Habría que decir también que Aira descubre que los textos de Lamborghini (tanto en sus narraciones como en sus poemas) no son un cuerpo (cuerpos destrozados, sometidos, sodomizados, amputados, etc.) sino una anatomía. Es decir, el mapa donde los órganos se disponen para clasificarlos, y eventualmente, cambiarlos de lugar. Incluso la lengua, que es parte de un órgano fonador que se traviste y compone desde los residuos desplazados de otras lenguas, algunas arcaizantes, y muchas otras, bajas. Y también debiera sostenerse que César Aira lee todo texto, como suele decirlo, como un “cuento de hadas”, y este caso no es la excepción, porque Lamborghini instala lo monstruoso y brutal con un grado de infantilismo muchas veces exhibido con ternura conmovedora. En ese sentido, hay una escena, que en verdad es una descripción, en El fiord, que siempre me pareció un corte oportuno ante el despilfarro orgiástico de la violación que se narra, y esa frase dice: “Atilio Tancredo Vacán fue amorosamente depositado sobre el intacto pavo y las mujeres iniciaron un baile esgrimiendo cuchillos y tenedores: ellas estaban desnudas”. Es el narrador que participa de una bacanal siendo asimismo un fisgón, un voyeur, que transmite para otros (a un círculo de hipotéticos amigos con sus mismos códigos) un escenario privado visto por el ojo de la cerradura, donde la corroboración de la desnudez de las mujeres es la conquista mayor de quien entiende que está saltando la valla de la autocensura. Se trata de la previa a la pornografía, salvo porque a esa altura del relato, la pornografía ya estaba sucediendo, lo que convierte a la escena en parte de un ritual. En Lamborghini, los rituales son el subproducto de los hechos consumados, por lo tanto, parte de un sistema representativo. De esa forma, y detrás de esta escena, está expuesta de manera palmaria la mezquindad de una pequeña cofradía, que se hará más gregaria en la medida que siga siendo pequeña.

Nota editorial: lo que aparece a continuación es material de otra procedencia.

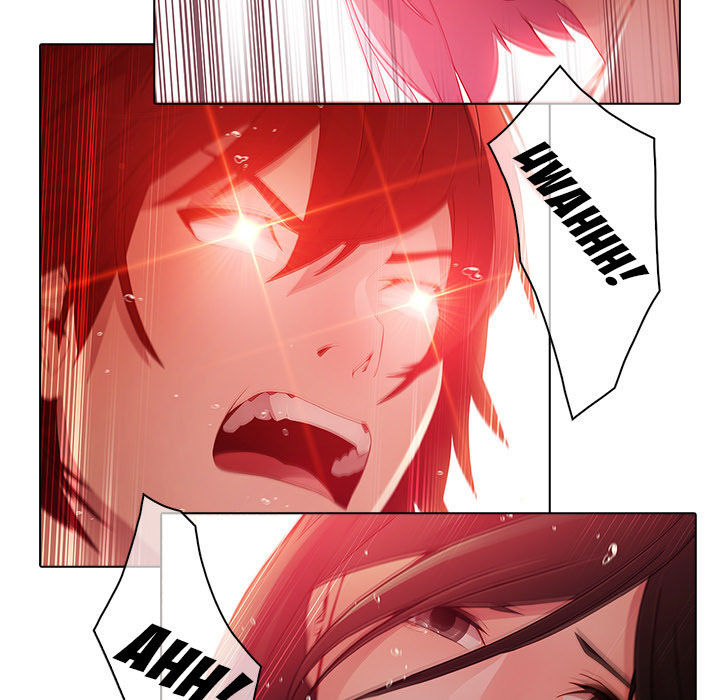 Ảo Mộng Hồ Điệp Chapter 23 - 12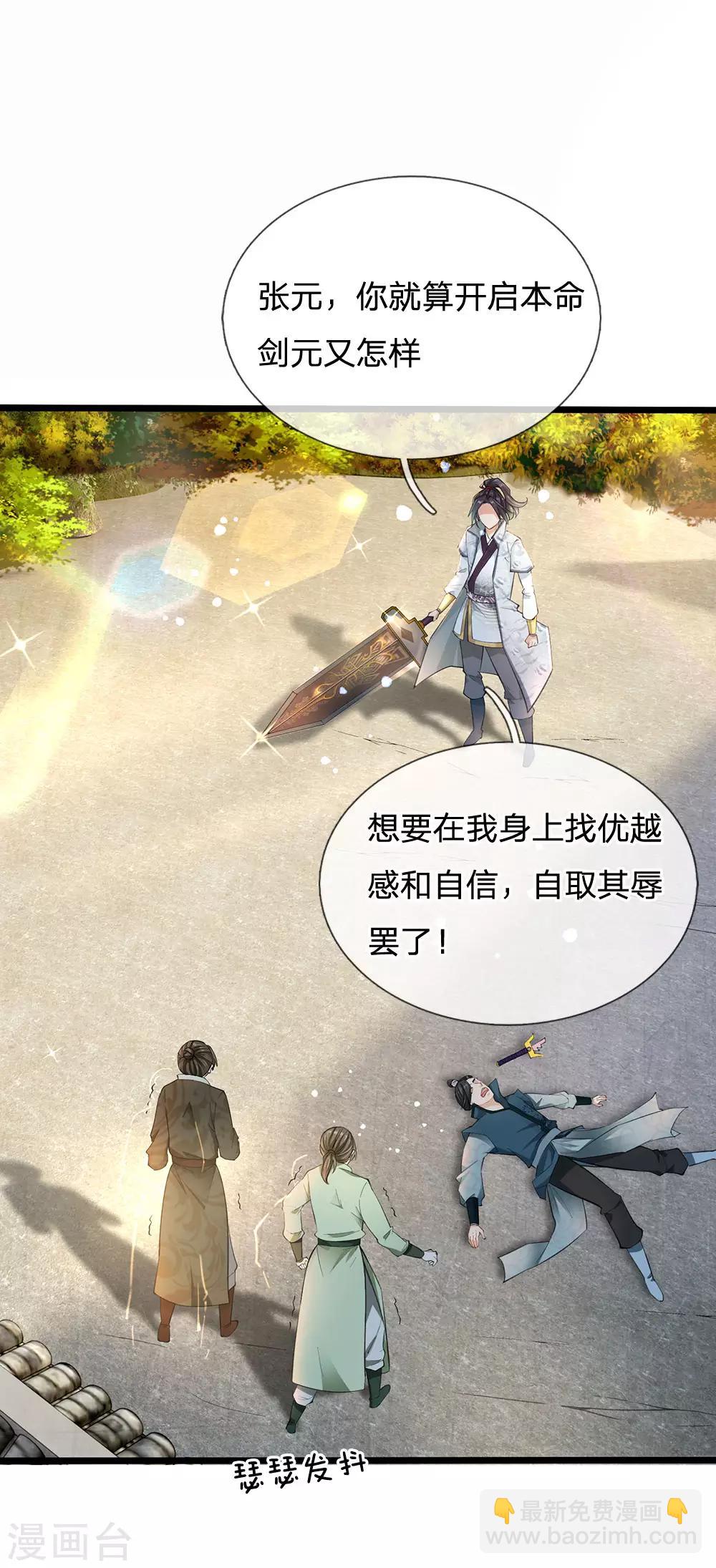 第3话 我的小天才-第4话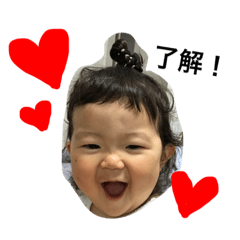 hanahanastamp6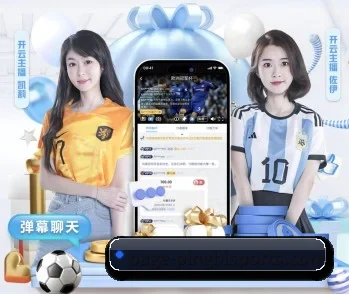 平博官方网站 APP 深度功能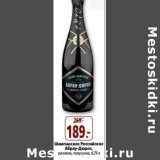 Магазин:Окей,Скидка:Шампанское Российское Абрау-Дюрсо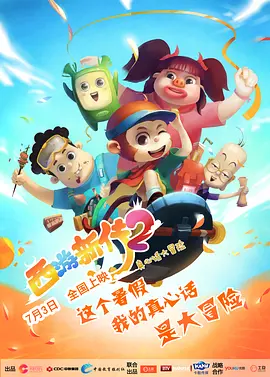 19禁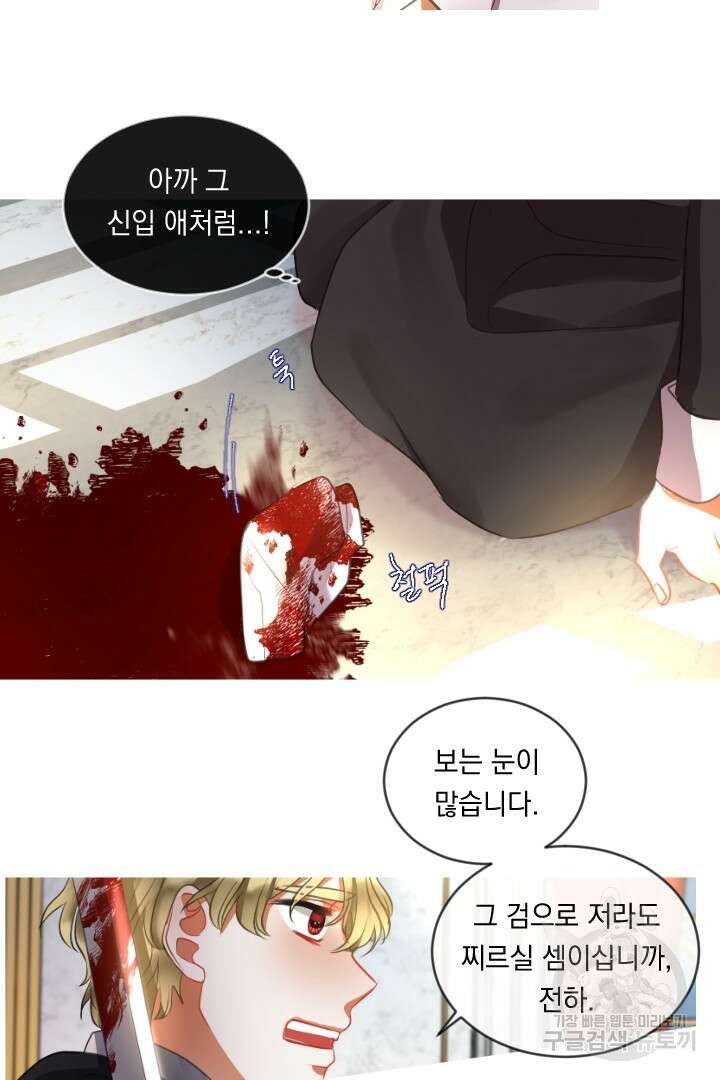 은의 공녀, 까마귀 공녀 49화 31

Es Pierre Klossowski quien dice que “no puede haber transgresión en el acto carnal, si este no es vivido como un acontecimiento espiritual”, y agrega, luego, que ese objeto debe ser captado mediante la recuperación y la repetición del acto carnal. Dicho de esta manera, las palabras del autor de Roberte esta noche parecen emparentarse con la fórmula anticipada del método compositivo de Lamborghini, aunque sólo en superficie. ¿Y por qué decimos sólo en superficie? Porque en los textos de Lamborghini el método no se circunscribe a un juego de repeticiones sino al entramado que, al deslizarse con la fuerza de un matonismo verbal, irá enhebrando el tejido del que se nutre una tragedia conocida: el de la violencia subyacente de toda escritura que intenta proponer una declaración de guerra contra sus propias influencias. Y esas mismas pueden pasar de la gauchesca al preciosismo, del modernismo al manierismo, de la literalidad a la pornografía. Y así.    

Y hay que apuntar a otro gesto de la traición: el traidor anestesia cuando te incorpora amablemente, o no, a su campo de gravitación. Una vez en la comodidad, se separa del inquilino a través de un tajo, ante la primera demanda. En el caso de Osvaldo Lamborghini, éste se retira por interpósita muerte (un acto involuntario), pero deja como muestra su procedimiento, incluso lo inscribe abiertamente: “En cuanto a literatura, prefiero los remolinos tersos de José Hernández (…) En cuanto a literatura, prefiero el sistema de incisiones no programado de Horacio Quiroga, no programado, pero agujero tras agujero, cada gesto inicia rápido un movimiento (…) En cuanto a literatura, yo prefiero los diálogos frescos, toma y daca; vivaces: ábrete sésamo y ping-pong…” Pero eso no alcanza para penetrar en un sistema con mecanismo oculto.

Finalmente, volviendo al epígrafe de Sebregondi retrocede que encabeza esta intervención, la frase revela lo posible de lo que se puede escrutar de una literatura escurridiza, y es aquello que dice que se escriben “unas cuantas frases para no entender, siguiendo el hilo, desde el supuesto de entender”, es decir, que de lo que está establecido como literatura se desmadeja ese antecedente, para enseguida ordenar un acontecimiento que no es nuevo, sino oculto y de inmediato dejar de serlo. Y sobre todo aquel pasaje que asegura que la demora se debe “contabilizar” para “ganar el tiempo”. ¿Y qué otra cosa que ganar tiempo produce la buena literatura?